500 Days of Paralyzing Anxiety January 31, 2023

A bench of some significance in 500 Days of Summer
Source: Flickr User Tony Hoffarth
License: Creative Commons

It’s not giving much away to say that 500 Days of Summer (2009) is about a break-up. The movie takes a nonlinear tack in exploring the year and a half Tom Hansen (Joseph Gordon-Levitt) needs to date and then get over Summer Finn (Zooey Deschanel). The two meet at the greeting card company where they both work, enjoy a tempestuous romance, and then split. The constant cutting between the present and past, ostensibly a way to show us the sunny development of affection from the perspective of a doomed pairing, gets old pretty quickly—or at least did for me. If Annie Hall (1977) is the story of two people growing apart and The War of the Roses (1989) traces the rise and fall of a marriage, this Marc Webb-directed effort is a science-class dissection. From the first scene, it loudly declares that Tom is unhappy, a rejected lover whose story will be told largely to investigate how (and if) one can get over investing in romantic folly. I’ll save you the watch: one can, though only by accepting cruel truths about the human condition. Love is provisional; there is no wyrd governing the fickle hearts of men. One could imagine Tom as a distant, less-eloquent cousin of the speaker in Thomas Hardy’s “Hap”:

If but some vengeful god would call to me
From up the sky, and laugh: “Thou suffering thing,
Know that thy sorrow is my ecstasy,
That thy love’s loss is my hate’s profiting!”

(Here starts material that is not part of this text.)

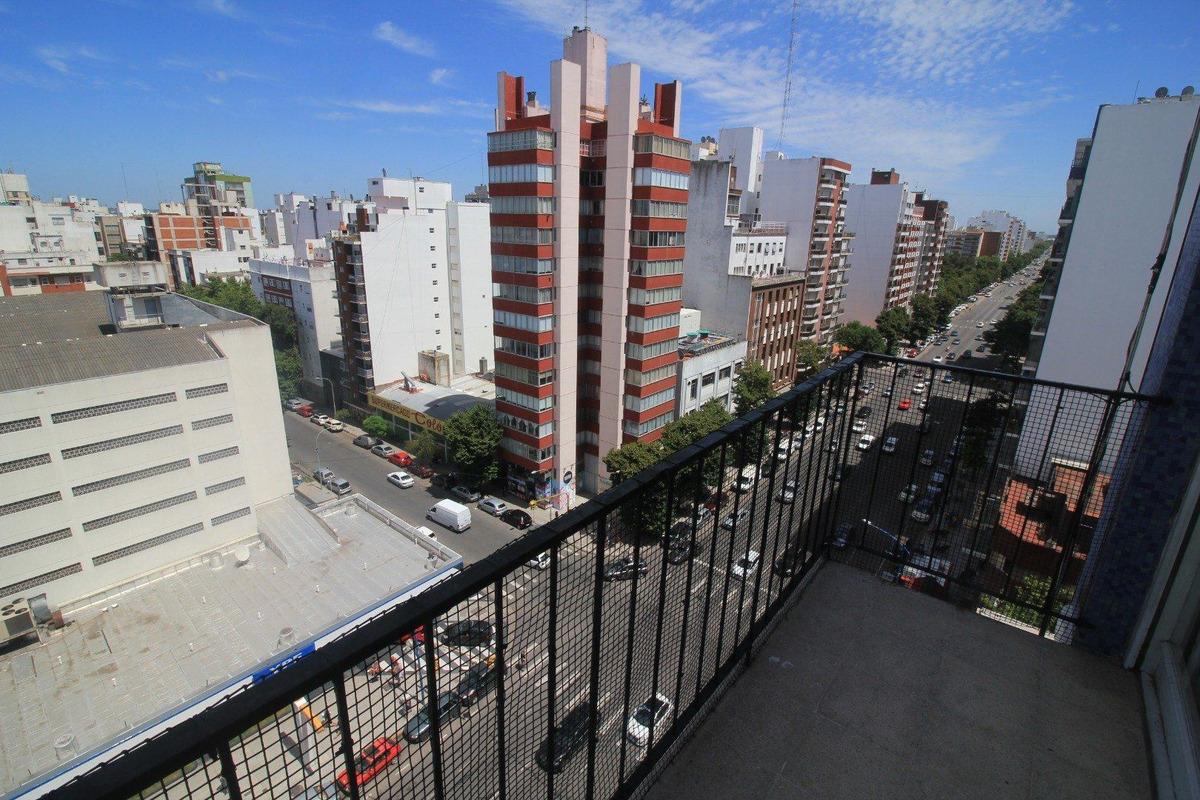 oportunidad!!! 2 ambientes frente automóvil club. 2 balcones.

Then would I bear it, clench myself, and die,
Steeled by the sense of ire unmerited;
Half-eased in that a Powerfuller than I
Had willed and meted me the tears I shed.

But not so. How arrives it joy lies slain,
And why unblooms the best hope ever sown?
—Crass Casualty obstructs the sun and rain,
And dicing Time for gladness casts a moan…
These purblind Doomsters had as readily strown
Blisses about my pilgrimage as pain.

This reading, however, upsets the standard line on 500 Days of Summer. A more enlightened interpretation goes something like this: a first viewing should lead one to sympathize primarily with Tom, from whose perspective we experience the action and whose emotions we share throughout the relationship. Later sessions should inculcate some sympathy for Summer, who constantly reiterates that she doesn’t want anything serious. Finally, in a sort of pseudo-Hegelian synthesis, we should see that both parties are flawed. Tom naively believes the two are fated to be together; he projects onto Summer the woman he wants to marry, rather than accepting her for who she is. Summer, by contrast, does not know herself and, while largely honest about her desires, often misleads Tom. She is unsure of who she is and, as a result, flirts with disaster (and, of course, a guy named Tom).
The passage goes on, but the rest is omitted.